Rewrite the lines below, replacing "camera" with "viewpoint" wherever it occurs and leaving everything else untouched. Omit the pictures from your answer.

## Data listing
· · · · · · ·

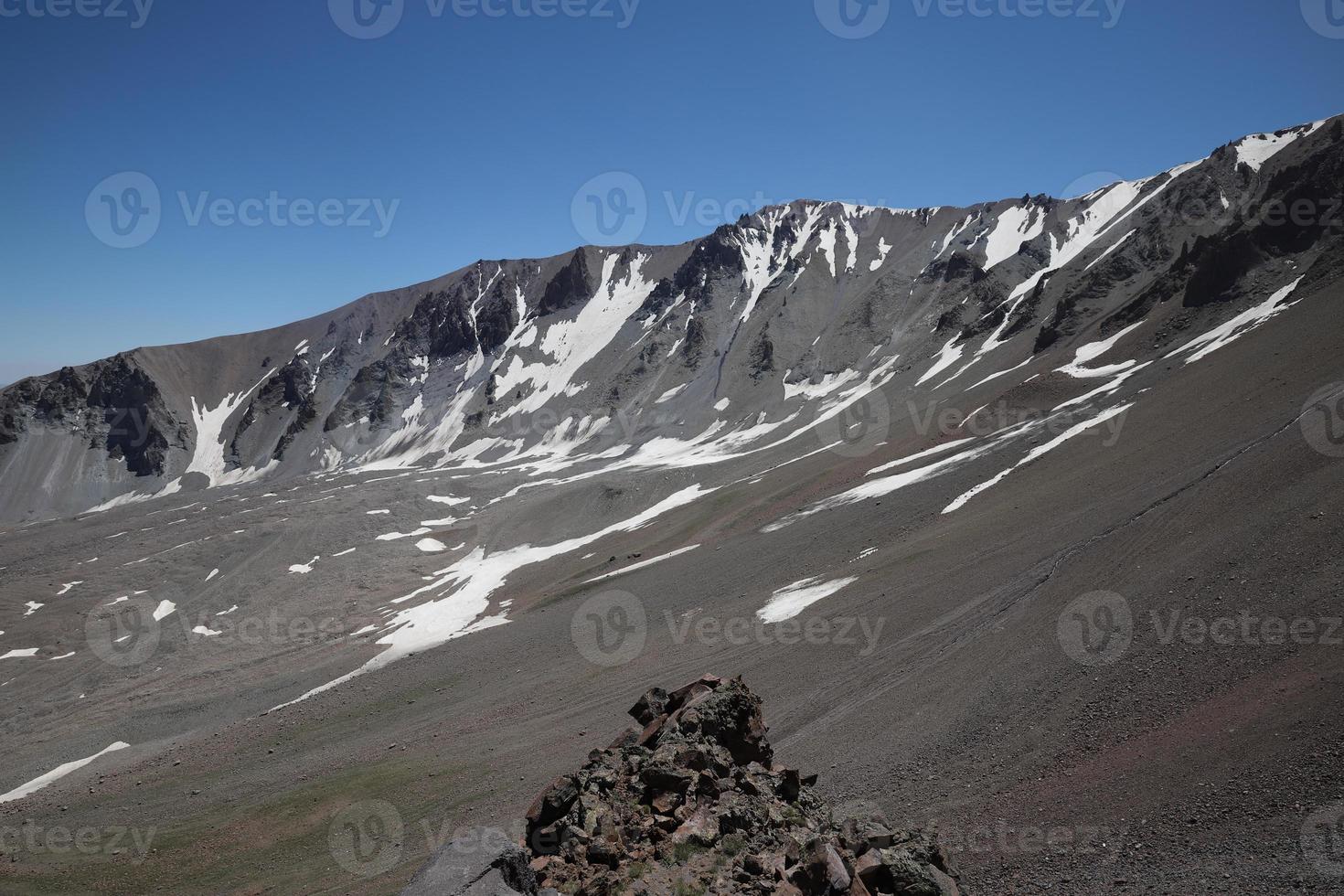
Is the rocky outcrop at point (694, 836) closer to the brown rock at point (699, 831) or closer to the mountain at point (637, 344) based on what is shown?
the brown rock at point (699, 831)

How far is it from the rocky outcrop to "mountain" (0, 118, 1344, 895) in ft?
10.1

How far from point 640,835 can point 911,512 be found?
3112cm

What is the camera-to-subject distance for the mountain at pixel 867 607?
16.5 metres

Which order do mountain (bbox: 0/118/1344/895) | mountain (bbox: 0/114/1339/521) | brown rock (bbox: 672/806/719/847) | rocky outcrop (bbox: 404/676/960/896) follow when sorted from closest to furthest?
rocky outcrop (bbox: 404/676/960/896) < brown rock (bbox: 672/806/719/847) < mountain (bbox: 0/118/1344/895) < mountain (bbox: 0/114/1339/521)

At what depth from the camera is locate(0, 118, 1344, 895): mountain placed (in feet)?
54.0

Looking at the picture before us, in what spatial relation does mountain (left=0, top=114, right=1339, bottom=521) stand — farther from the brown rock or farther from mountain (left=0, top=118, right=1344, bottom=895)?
the brown rock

· · · · · · ·

## Problem solution
Is the rocky outcrop at point (694, 836) closer to the brown rock at point (699, 831) or closer to the mountain at point (637, 344) based on what is shown?
the brown rock at point (699, 831)

How far is it from the rocky outcrop to "mountain" (0, 118, 1344, 895) in ft?
10.1

How far from point 640,835 can point 911,512 be found?
3112cm

What is the viewpoint-to-subject distance for the mountain at pixel 867 607?
16.5 metres

Which order do mountain (bbox: 0/118/1344/895) | mountain (bbox: 0/114/1339/521) | brown rock (bbox: 672/806/719/847) | rocky outcrop (bbox: 404/676/960/896) follow when sorted from closest to furthest?
rocky outcrop (bbox: 404/676/960/896) < brown rock (bbox: 672/806/719/847) < mountain (bbox: 0/118/1344/895) < mountain (bbox: 0/114/1339/521)

At what depth from the viewpoint is locate(0, 118, 1344, 895): mountain placed (in feet)?
54.0

Looking at the picture before us, in what spatial relation does mountain (left=0, top=114, right=1339, bottom=521) stand — farther from the brown rock or farther from mountain (left=0, top=118, right=1344, bottom=895)?
the brown rock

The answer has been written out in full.